Я быстро обернулся. Не стоит ли она у меня за спиной?
Нет, я был один.
Очень скоро мне показалось, что в комнате стало шумно. При каждом брошенном на портреты взгляде мне чудилось, что женщины что-то шепчут. Многие картины я снял и повернул изображением к стене, но три оставил — на них было нарисовано только ее лицо, — да еще ту, где она сидела нагая.
Кувшины с кистями я выбросил на улицу. Банки взорвались многоцветными шлепками. В домах напротив загорелись свечи, какая-то женщина завопила: «О господи! Призрак!» Захлопали ставни, загрохотали засовы на дверях. Я принялся кидать кувшины в эти ставни, оставляя синие и зеленые потеки на стенах зданий, стоявших напротив дома Ульриха. Отбившийся от стада кувшин с красной краской залил фонтан «кровью». Вскоре комната была очищена, и в ней остались только картины, длинный стол и кровать. Потом я принялся взбивать матрас, пока комната не подернулась дымкой пыли.
Я не собирался обращать внимание на Ульриха, но, когда спустился вниз, в глаза мне бросилась анатомическая безупречность его ушей, столь странная на руинах лица. Внезапно он поднял голову. И я уставился прямо в его пустые глазницы.
— Он был моряком, как и его отец, — сказал Ульрих. — Он никогда не говорил, что рисует их лица. Только его жена знала об этом. А потом она умерла.
Умерла? — подумал я, инстинктивно понимая, что Ульрих говорит о женщине на картинах. Как она могла умереть?

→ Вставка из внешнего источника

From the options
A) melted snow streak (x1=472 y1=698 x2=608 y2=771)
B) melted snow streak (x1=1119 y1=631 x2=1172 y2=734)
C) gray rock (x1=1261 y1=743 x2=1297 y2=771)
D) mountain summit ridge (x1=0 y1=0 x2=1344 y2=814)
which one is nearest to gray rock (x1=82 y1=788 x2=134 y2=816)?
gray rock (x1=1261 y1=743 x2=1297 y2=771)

— Она умерла при родах и забрала с собой в могилу ребенка. Мне говорили, что на похоронах он не плакал. Все решили, что у него нет сердца. — Веки Ульриха дергались, когда он говорил это. — После похорон он пришел домой, сюда, один, и вскрыл себе вены. Потом взял кисть и нарисовал ее кровью. Не на холсте, а здесь, в комнате. На стенах, на полу, на окнах. — Ульрих повернул голову, как будто мог видеть оставшуюся кровь. — Его нашли на полу, покрытым кровью с головы до ног. И кисть все еще была у него в руке. Говорят, что ее призрак заставил его сделать это: она сердилась из-за того, что он не плакал на похоронах. Никто не мог отчистить эту кровь.
Я поискал глазами следы крови художника на полу и на стенах, но каждый дюйм комнаты был безукоризненно выскоблен.

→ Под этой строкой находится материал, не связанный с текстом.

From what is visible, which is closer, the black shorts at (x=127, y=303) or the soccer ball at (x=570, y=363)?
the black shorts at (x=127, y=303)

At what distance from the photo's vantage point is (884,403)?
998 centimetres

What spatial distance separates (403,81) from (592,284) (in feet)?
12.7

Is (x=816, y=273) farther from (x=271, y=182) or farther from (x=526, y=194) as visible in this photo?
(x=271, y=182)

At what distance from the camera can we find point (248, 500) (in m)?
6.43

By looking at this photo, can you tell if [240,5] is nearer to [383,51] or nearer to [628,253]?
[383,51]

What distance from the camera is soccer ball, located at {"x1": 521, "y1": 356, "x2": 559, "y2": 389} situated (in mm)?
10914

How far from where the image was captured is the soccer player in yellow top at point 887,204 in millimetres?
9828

— Все думают, что ее призрак все еще живет здесь, — продолжил Ульрих. — Когда я подыскивал себе дом, агент умолял меня не покупать его. Сказал, что пусть бы он лучше сгорел. Я купил его за гроши. — Пустые глазницы Ульриха остановились на моем лице. — Я подумал, что в том не будет беды. У меня было сколько угодно времени, чтобы все вычистить, — все время мира. То, чего я не видел, не вызывало во мне отвращения. Но тут все еще так много крови. Сколько бы я ни чистил, я все еще чувствую запах ее разложения. Я чувствую, что она въелась в кожу моих пальцев.

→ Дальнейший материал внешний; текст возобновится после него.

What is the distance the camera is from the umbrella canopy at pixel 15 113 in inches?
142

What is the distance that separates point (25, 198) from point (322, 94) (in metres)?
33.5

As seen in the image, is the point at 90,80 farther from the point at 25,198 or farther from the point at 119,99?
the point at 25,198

Он протянул к свече свои высохшие, потрескавшиеся руки. Они были такими же белыми, как пятна на его лице.
— Ты видел его картины?
— Да.
— Она была красива?
— Да.
Ульрих кивнул, погруженный в свои мысли.
— Знаешь, почему он это сделал?
— Он любил ее, — ответил я.
Не улыбнувшись, Ульрих сухо хохотнул.
— Ты прямо как аббат, — сказал он. — Он хотел, чтобы мы любили Бога, а вместо этого построил великолепную церковь, чтобы мы полюбили ее. Он позволил тебе петь, и твое пение мы полюбили. Мозес, мы любим то, что мы видим, слышим и трогаем. Прекрасное женское тело в свете свечи. Звук твоего голоса. А потом все это исчезает — и мы еще более пусты, чем прежде. Если это любовь, значит, тогда любовь — это наше проклятие. Любовь — это кровь, капающая из вены художника, Мозес. Все мы, любящие, — глупцы. Нам следовало бы отыскать то, что мы любим, и уничтожить, пока не будет слишком поздно.